--- START OF SOURCE DOCUMENT ---

Process mining emerged as a business tool that allows organizations to analyze and improve their operational processes. The field has rapidly expanded with several modelling methods, algorithms, tools and visualization techniques. Further, the method has been met with enthusiasm from several researchers leading to a rapid uptake by other disciplines such as health care management and education. As the field currently stands, it is a blend of process management and data science with less emphasis on statistical methods. The field has found its place in educational research with the recent surge of trace log data generated by students’ activities and the interest that learning analytics and educational data mining have kindled.

This tutorial chapter will introduce the reader to the fundamental concepts of process mining technique and its applications in learning analytics and education research at large. We will first describe the method, the main terminology, and the common steps of analysis. Then, we will provide a review of related literature to gain an understanding of how this method has been applied in learning analytics research. We then provide a step-by-step tutorial on process mining using the R programming language and the bupaverse framework. In this tutorial, we analyze a case study of students’ online activities in an online learning management system using the main features of process mining.

2 Basic steps in process mining

The goal of process mining is to extract process models from event data. The resulting models can then be used to portray students’ pathways in learning, identify common transitions, and find issues of their approach. In doing so, process mining promises to find deviations from the norm, suggest corrective actions, and optimize processes as an ultimate goal [5]. Process mining starts by the extraction of event data. In the case of educational process mining, event data often reflects students’ activities in learning management systems (LMSs), or in other types of digital tools that record time-stamped events of students’ interactions with the digital tools, such as automated assessment tools or online learning games. The said data is used to construct what is known as an event log. An event log has three necessary parts:

  • Case identifier: A case represents the subject of the process. For example, if we are analyzing students’ enrollment process, each student would represent a different case. If we are analyzing students’ online activities in the LMS, we can also consider each student as a separate case; alternatively, if we want a greater level of granularity, each student’s learning session can be then considered a separate case. All event logs need to have a case identifier that unequivocally identifies each case and that allows to group together all the events that belong to the same case.

--- END OF SOURCE DOCUMENT ---
--- START OF INFORMATION SUPPLIED ---

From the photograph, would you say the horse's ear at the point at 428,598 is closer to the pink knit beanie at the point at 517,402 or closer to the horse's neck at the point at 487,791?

--- END OF INFORMATION SUPPLIED ---

* DESCRIPTION OF THE TASK *
From the process mining text, output the passage starting at "This tutorial chapter" and ending at "of process mining.", word for word. The listing isn't needed for anything here.

* TASK OUTPUT *
This tutorial chapter will introduce the reader to the fundamental concepts of process mining technique and its applications in learning analytics and education research at large. We will first describe the method, the main terminology, and the common steps of analysis. Then, we will provide a review of related literature to gain an understanding of how this method has been applied in learning analytics research. We then provide a step-by-step tutorial on process mining using the R programming language and the bupaverse framework. In this tutorial, we analyze a case study of students’ online activities in an online learning management system using the main features of process mining.